Even so, he told government officials and international partners that “further resources and capacity building will be required to bring the JCC to its full operational capacity.”  He said continued training, equipment, and staff will be needed to monitor a region under pressure from multiple fronts. 
 
The center will need this additional investment because it must not only monitor the region’s humanitarian emergency—as much as a quarter of the population of the KRG is displaced or a refugee—but it must cover any other type of crisis, be it fire, flood, riots, fuel shortages, or recent rumors about Erbil airport closing and poisoned watermelons.
 
It must provide analysis, policy advice, and mobilize money and often knotty logistics between its multiple partners for fast response. The JCC will also have to sync its response with the KRG’s notoriously labyrinthine bureaucracy along with a host of international actors working in the region—itself an arduous task for the JCC’s 12 full-time employees.
 
Speaking on behalf of the United Nations Development Program, Lise Grande insisted the longer-term goal of the JCC would be to make sure the KRG was prepared for future disasters on a number of levels. 
 
“Emergencies can happen at any time or place.
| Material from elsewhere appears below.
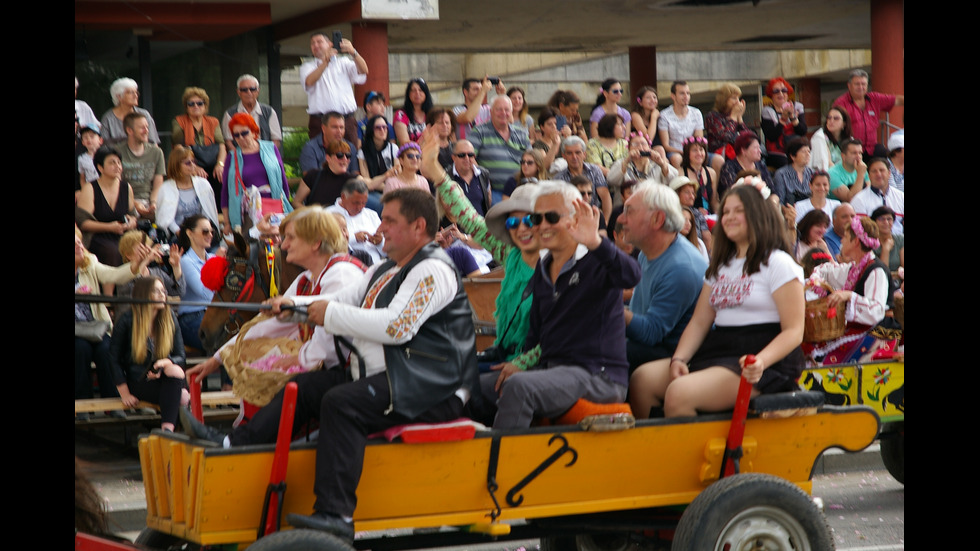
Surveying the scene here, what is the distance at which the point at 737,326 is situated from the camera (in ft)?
17.9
Preparedness means taking steps to strengthen the institutions, people and business resilience to humanitarian emergencies and any future man-made or natural hazards,” she said.
 
The United Nations has launched “humanitarian operation centers” in Erbil and Baghdad, both of which will operate parallel to the JCC and are tasked with similar functions, albeit with a narrower scope pertaining to IDPs and refugees.
 
In a region where many actors, both from the government and international community, have been criticized for performing redundant activity and studies, observers hope that the two centers will be able to share data, especially at a time when both the KRG and the UN are desperately seeking additional funding.